■ What you need to do ■
(A) In the antenna claims, what does claim 2 say the reference surface is?
(B) Write out the stretch of the antenna claims from "4. A multi-beam" through "said dielectric substrate.", switching "printed circuit board" to "flexible circuit".

■ Given text ■
_ _ _ _ _
2. A multi-beam antenna as recited in claim 1, wherein said reference surface is a plane.
3. A multi-beam antenna as recited in claim 2, wherein said plane is substantially close to a center of said electromagnetic lens for said electromagnetic lens having a center.
4. A multi-beam antenna as recited in claim 1, wherein said at least one electromagnetic lens is selected from a spherical lens, a Luneburg lens, a spherical shell lens, a hemispherical lens, an at least partially spherical lens, an at least partially spherical shell lens, a cylindrical lens, and a rotational lens.
5. A multi-beam antenna as recited in claim 1, wherein said dielectric substrate comprises a dielectric of a printed circuit board.
6. A multi-beam antenna as recited in claim 1, wherein each said antenna feed element comprises a least one conductor operatively connected to said dielectric substrate.
7. A multi-beam antenna as recited in claim 1, wherein at least one said antenna feed element comprises an end-fire antenna element adapted to launch electromagnetic waves in a direction substantially towards said first side of said at least one electromagnetic lens, and said direction for at least one said end-fire antenna element is different from said direction for at least another said end-fire antenna element.
8. A multi-beam antenna as recited in claim 7, wherein said end-fire antenna is selected from a Yagi-Uda antenna, a coplanar horn antenna, a Vivaldi antenna, a tapered dielectric rod, a slot antenna, a dipole antenna, and a helical antenna.
9. A multi-beam antenna as recited in claim 1, further comprising at least one transmission line on said dielectric substrate, wherein at least one said at least one transmission line is operatively connected to a feed port of one of said plurality of antenna feed elements.
10. A multi-beam antenna as recited in claim 9, wherein said transmission line is selected from a stripline, a microstrip line, an inverted microstrip line, a slotline, an image line, an insulated image line, a tapped image line, a coplanar stripline, and a coplanar waveguide line.
_ _ _ _ _
■ Entries provided ■
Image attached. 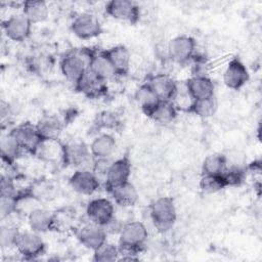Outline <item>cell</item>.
Instances as JSON below:
<instances>
[{
    "instance_id": "obj_21",
    "label": "cell",
    "mask_w": 262,
    "mask_h": 262,
    "mask_svg": "<svg viewBox=\"0 0 262 262\" xmlns=\"http://www.w3.org/2000/svg\"><path fill=\"white\" fill-rule=\"evenodd\" d=\"M90 152L94 160L110 159L117 147L116 139L108 133L97 135L90 144Z\"/></svg>"
},
{
    "instance_id": "obj_18",
    "label": "cell",
    "mask_w": 262,
    "mask_h": 262,
    "mask_svg": "<svg viewBox=\"0 0 262 262\" xmlns=\"http://www.w3.org/2000/svg\"><path fill=\"white\" fill-rule=\"evenodd\" d=\"M185 88L192 100L214 96L215 85L206 75H193L185 82Z\"/></svg>"
},
{
    "instance_id": "obj_33",
    "label": "cell",
    "mask_w": 262,
    "mask_h": 262,
    "mask_svg": "<svg viewBox=\"0 0 262 262\" xmlns=\"http://www.w3.org/2000/svg\"><path fill=\"white\" fill-rule=\"evenodd\" d=\"M27 188L41 203L54 198L57 190V187L49 180H37Z\"/></svg>"
},
{
    "instance_id": "obj_5",
    "label": "cell",
    "mask_w": 262,
    "mask_h": 262,
    "mask_svg": "<svg viewBox=\"0 0 262 262\" xmlns=\"http://www.w3.org/2000/svg\"><path fill=\"white\" fill-rule=\"evenodd\" d=\"M14 248L24 259L33 260L44 254L45 243L40 236V233L33 230L20 231Z\"/></svg>"
},
{
    "instance_id": "obj_28",
    "label": "cell",
    "mask_w": 262,
    "mask_h": 262,
    "mask_svg": "<svg viewBox=\"0 0 262 262\" xmlns=\"http://www.w3.org/2000/svg\"><path fill=\"white\" fill-rule=\"evenodd\" d=\"M0 148L2 161L8 166H12L14 164V161L23 151L21 146L19 145L15 137L10 133V131L1 136Z\"/></svg>"
},
{
    "instance_id": "obj_15",
    "label": "cell",
    "mask_w": 262,
    "mask_h": 262,
    "mask_svg": "<svg viewBox=\"0 0 262 262\" xmlns=\"http://www.w3.org/2000/svg\"><path fill=\"white\" fill-rule=\"evenodd\" d=\"M2 30L8 39L21 42L30 37L32 24L23 13L13 14L2 21Z\"/></svg>"
},
{
    "instance_id": "obj_23",
    "label": "cell",
    "mask_w": 262,
    "mask_h": 262,
    "mask_svg": "<svg viewBox=\"0 0 262 262\" xmlns=\"http://www.w3.org/2000/svg\"><path fill=\"white\" fill-rule=\"evenodd\" d=\"M27 220L30 229L37 233L41 234L52 231L53 212L48 211L42 207L33 210L27 216Z\"/></svg>"
},
{
    "instance_id": "obj_6",
    "label": "cell",
    "mask_w": 262,
    "mask_h": 262,
    "mask_svg": "<svg viewBox=\"0 0 262 262\" xmlns=\"http://www.w3.org/2000/svg\"><path fill=\"white\" fill-rule=\"evenodd\" d=\"M73 34L82 40H89L98 37L102 33V26L94 14L82 12L76 15L71 24Z\"/></svg>"
},
{
    "instance_id": "obj_25",
    "label": "cell",
    "mask_w": 262,
    "mask_h": 262,
    "mask_svg": "<svg viewBox=\"0 0 262 262\" xmlns=\"http://www.w3.org/2000/svg\"><path fill=\"white\" fill-rule=\"evenodd\" d=\"M34 155L43 161L60 162L62 164L63 143L59 142L58 139H43Z\"/></svg>"
},
{
    "instance_id": "obj_27",
    "label": "cell",
    "mask_w": 262,
    "mask_h": 262,
    "mask_svg": "<svg viewBox=\"0 0 262 262\" xmlns=\"http://www.w3.org/2000/svg\"><path fill=\"white\" fill-rule=\"evenodd\" d=\"M23 14L30 20L32 25L43 23L49 15V8L45 1L29 0L21 4Z\"/></svg>"
},
{
    "instance_id": "obj_29",
    "label": "cell",
    "mask_w": 262,
    "mask_h": 262,
    "mask_svg": "<svg viewBox=\"0 0 262 262\" xmlns=\"http://www.w3.org/2000/svg\"><path fill=\"white\" fill-rule=\"evenodd\" d=\"M178 112L179 110L173 101L161 100L147 117L156 123L166 125L172 123L176 119Z\"/></svg>"
},
{
    "instance_id": "obj_36",
    "label": "cell",
    "mask_w": 262,
    "mask_h": 262,
    "mask_svg": "<svg viewBox=\"0 0 262 262\" xmlns=\"http://www.w3.org/2000/svg\"><path fill=\"white\" fill-rule=\"evenodd\" d=\"M19 232L15 225L9 223L2 224L0 228V245L2 249L14 248Z\"/></svg>"
},
{
    "instance_id": "obj_13",
    "label": "cell",
    "mask_w": 262,
    "mask_h": 262,
    "mask_svg": "<svg viewBox=\"0 0 262 262\" xmlns=\"http://www.w3.org/2000/svg\"><path fill=\"white\" fill-rule=\"evenodd\" d=\"M69 184L77 193L91 195L98 190L100 186V179L91 170L78 169L71 175Z\"/></svg>"
},
{
    "instance_id": "obj_4",
    "label": "cell",
    "mask_w": 262,
    "mask_h": 262,
    "mask_svg": "<svg viewBox=\"0 0 262 262\" xmlns=\"http://www.w3.org/2000/svg\"><path fill=\"white\" fill-rule=\"evenodd\" d=\"M150 219L156 228L165 232L172 228L177 219V210L171 196H161L149 206Z\"/></svg>"
},
{
    "instance_id": "obj_35",
    "label": "cell",
    "mask_w": 262,
    "mask_h": 262,
    "mask_svg": "<svg viewBox=\"0 0 262 262\" xmlns=\"http://www.w3.org/2000/svg\"><path fill=\"white\" fill-rule=\"evenodd\" d=\"M120 257L119 247L105 242L95 251H93V261L96 262H113L118 261Z\"/></svg>"
},
{
    "instance_id": "obj_19",
    "label": "cell",
    "mask_w": 262,
    "mask_h": 262,
    "mask_svg": "<svg viewBox=\"0 0 262 262\" xmlns=\"http://www.w3.org/2000/svg\"><path fill=\"white\" fill-rule=\"evenodd\" d=\"M114 200V202L124 208L134 206L138 201V191L130 181L110 187L105 189Z\"/></svg>"
},
{
    "instance_id": "obj_30",
    "label": "cell",
    "mask_w": 262,
    "mask_h": 262,
    "mask_svg": "<svg viewBox=\"0 0 262 262\" xmlns=\"http://www.w3.org/2000/svg\"><path fill=\"white\" fill-rule=\"evenodd\" d=\"M134 98L145 116H148L149 113L155 108V106L161 101L155 91L146 82L141 84L136 89Z\"/></svg>"
},
{
    "instance_id": "obj_32",
    "label": "cell",
    "mask_w": 262,
    "mask_h": 262,
    "mask_svg": "<svg viewBox=\"0 0 262 262\" xmlns=\"http://www.w3.org/2000/svg\"><path fill=\"white\" fill-rule=\"evenodd\" d=\"M216 110L217 101L215 96H212L209 98L192 100L186 112L193 114L200 118H209L216 113Z\"/></svg>"
},
{
    "instance_id": "obj_16",
    "label": "cell",
    "mask_w": 262,
    "mask_h": 262,
    "mask_svg": "<svg viewBox=\"0 0 262 262\" xmlns=\"http://www.w3.org/2000/svg\"><path fill=\"white\" fill-rule=\"evenodd\" d=\"M131 175V161L127 156L113 161L105 173L104 188H110L129 181Z\"/></svg>"
},
{
    "instance_id": "obj_17",
    "label": "cell",
    "mask_w": 262,
    "mask_h": 262,
    "mask_svg": "<svg viewBox=\"0 0 262 262\" xmlns=\"http://www.w3.org/2000/svg\"><path fill=\"white\" fill-rule=\"evenodd\" d=\"M146 83L155 91L160 100L172 101L177 93V82L167 74L159 73L151 75Z\"/></svg>"
},
{
    "instance_id": "obj_24",
    "label": "cell",
    "mask_w": 262,
    "mask_h": 262,
    "mask_svg": "<svg viewBox=\"0 0 262 262\" xmlns=\"http://www.w3.org/2000/svg\"><path fill=\"white\" fill-rule=\"evenodd\" d=\"M89 70L92 73H94L97 77H99L100 79H102L106 82L118 76L114 67L112 66L111 61L104 54L103 50L102 51L95 50V52L92 56V59L90 61Z\"/></svg>"
},
{
    "instance_id": "obj_3",
    "label": "cell",
    "mask_w": 262,
    "mask_h": 262,
    "mask_svg": "<svg viewBox=\"0 0 262 262\" xmlns=\"http://www.w3.org/2000/svg\"><path fill=\"white\" fill-rule=\"evenodd\" d=\"M62 164L66 167L93 170L94 158L90 152V147L82 140L73 139L63 143Z\"/></svg>"
},
{
    "instance_id": "obj_7",
    "label": "cell",
    "mask_w": 262,
    "mask_h": 262,
    "mask_svg": "<svg viewBox=\"0 0 262 262\" xmlns=\"http://www.w3.org/2000/svg\"><path fill=\"white\" fill-rule=\"evenodd\" d=\"M196 42L188 35H179L168 44L169 57L176 63H186L195 55Z\"/></svg>"
},
{
    "instance_id": "obj_9",
    "label": "cell",
    "mask_w": 262,
    "mask_h": 262,
    "mask_svg": "<svg viewBox=\"0 0 262 262\" xmlns=\"http://www.w3.org/2000/svg\"><path fill=\"white\" fill-rule=\"evenodd\" d=\"M75 235L83 247L95 251L106 242L107 233L102 226L89 221V223L76 227Z\"/></svg>"
},
{
    "instance_id": "obj_14",
    "label": "cell",
    "mask_w": 262,
    "mask_h": 262,
    "mask_svg": "<svg viewBox=\"0 0 262 262\" xmlns=\"http://www.w3.org/2000/svg\"><path fill=\"white\" fill-rule=\"evenodd\" d=\"M74 87L78 92L90 99L100 98L107 92L106 81L97 77L89 69L74 85Z\"/></svg>"
},
{
    "instance_id": "obj_31",
    "label": "cell",
    "mask_w": 262,
    "mask_h": 262,
    "mask_svg": "<svg viewBox=\"0 0 262 262\" xmlns=\"http://www.w3.org/2000/svg\"><path fill=\"white\" fill-rule=\"evenodd\" d=\"M227 167V158L222 154H212L202 164V175H221Z\"/></svg>"
},
{
    "instance_id": "obj_22",
    "label": "cell",
    "mask_w": 262,
    "mask_h": 262,
    "mask_svg": "<svg viewBox=\"0 0 262 262\" xmlns=\"http://www.w3.org/2000/svg\"><path fill=\"white\" fill-rule=\"evenodd\" d=\"M36 127L42 139H58L63 129V123L56 115H44L37 121Z\"/></svg>"
},
{
    "instance_id": "obj_2",
    "label": "cell",
    "mask_w": 262,
    "mask_h": 262,
    "mask_svg": "<svg viewBox=\"0 0 262 262\" xmlns=\"http://www.w3.org/2000/svg\"><path fill=\"white\" fill-rule=\"evenodd\" d=\"M95 50L92 48H74L67 52L60 60V71L64 78L74 85L89 69Z\"/></svg>"
},
{
    "instance_id": "obj_37",
    "label": "cell",
    "mask_w": 262,
    "mask_h": 262,
    "mask_svg": "<svg viewBox=\"0 0 262 262\" xmlns=\"http://www.w3.org/2000/svg\"><path fill=\"white\" fill-rule=\"evenodd\" d=\"M17 194H0V216L2 220L16 214Z\"/></svg>"
},
{
    "instance_id": "obj_12",
    "label": "cell",
    "mask_w": 262,
    "mask_h": 262,
    "mask_svg": "<svg viewBox=\"0 0 262 262\" xmlns=\"http://www.w3.org/2000/svg\"><path fill=\"white\" fill-rule=\"evenodd\" d=\"M249 79L250 74L245 63L237 56L232 57L223 72L225 86L232 90H238L247 84Z\"/></svg>"
},
{
    "instance_id": "obj_20",
    "label": "cell",
    "mask_w": 262,
    "mask_h": 262,
    "mask_svg": "<svg viewBox=\"0 0 262 262\" xmlns=\"http://www.w3.org/2000/svg\"><path fill=\"white\" fill-rule=\"evenodd\" d=\"M103 52L111 61L118 76H125L129 72L131 56L126 46L116 45L103 50Z\"/></svg>"
},
{
    "instance_id": "obj_38",
    "label": "cell",
    "mask_w": 262,
    "mask_h": 262,
    "mask_svg": "<svg viewBox=\"0 0 262 262\" xmlns=\"http://www.w3.org/2000/svg\"><path fill=\"white\" fill-rule=\"evenodd\" d=\"M94 125L100 129H117L120 125V120L118 116L113 112H102L97 115Z\"/></svg>"
},
{
    "instance_id": "obj_10",
    "label": "cell",
    "mask_w": 262,
    "mask_h": 262,
    "mask_svg": "<svg viewBox=\"0 0 262 262\" xmlns=\"http://www.w3.org/2000/svg\"><path fill=\"white\" fill-rule=\"evenodd\" d=\"M10 133L15 137L23 150L34 155L43 140L40 136L36 124L24 122L10 129Z\"/></svg>"
},
{
    "instance_id": "obj_8",
    "label": "cell",
    "mask_w": 262,
    "mask_h": 262,
    "mask_svg": "<svg viewBox=\"0 0 262 262\" xmlns=\"http://www.w3.org/2000/svg\"><path fill=\"white\" fill-rule=\"evenodd\" d=\"M105 13L117 20L135 25L140 18V8L134 1L112 0L105 4Z\"/></svg>"
},
{
    "instance_id": "obj_34",
    "label": "cell",
    "mask_w": 262,
    "mask_h": 262,
    "mask_svg": "<svg viewBox=\"0 0 262 262\" xmlns=\"http://www.w3.org/2000/svg\"><path fill=\"white\" fill-rule=\"evenodd\" d=\"M199 186L205 193H215L228 186L223 174L221 175H202Z\"/></svg>"
},
{
    "instance_id": "obj_1",
    "label": "cell",
    "mask_w": 262,
    "mask_h": 262,
    "mask_svg": "<svg viewBox=\"0 0 262 262\" xmlns=\"http://www.w3.org/2000/svg\"><path fill=\"white\" fill-rule=\"evenodd\" d=\"M148 232L145 225L139 221H130L123 224L119 232L120 257L118 261L138 260V254L147 241Z\"/></svg>"
},
{
    "instance_id": "obj_26",
    "label": "cell",
    "mask_w": 262,
    "mask_h": 262,
    "mask_svg": "<svg viewBox=\"0 0 262 262\" xmlns=\"http://www.w3.org/2000/svg\"><path fill=\"white\" fill-rule=\"evenodd\" d=\"M76 221V210L71 207H62L53 211V222L52 231L67 232L69 230H74Z\"/></svg>"
},
{
    "instance_id": "obj_11",
    "label": "cell",
    "mask_w": 262,
    "mask_h": 262,
    "mask_svg": "<svg viewBox=\"0 0 262 262\" xmlns=\"http://www.w3.org/2000/svg\"><path fill=\"white\" fill-rule=\"evenodd\" d=\"M86 215L90 222L104 226L116 216L114 204L106 198L93 199L86 207Z\"/></svg>"
}]
</instances>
_ _ _ _ _
■ Outputs ■
(A) A plane.

(B)
4. A multi-beam antenna as recited in claim 1, wherein said at least one electromagnetic lens is selected from a spherical lens, a Luneburg lens, a spherical shell lens, a hemispherical lens, an at least partially spherical lens, an at least partially spherical shell lens, a cylindrical lens, and a rotational lens.
5. A multi-beam antenna as recited in claim 1, wherein said dielectric substrate comprises a dielectric of a flexible circuit.
6. A multi-beam antenna as recited in claim 1, wherein each said antenna feed element comprises a least one conductor operatively connected to said dielectric substrate.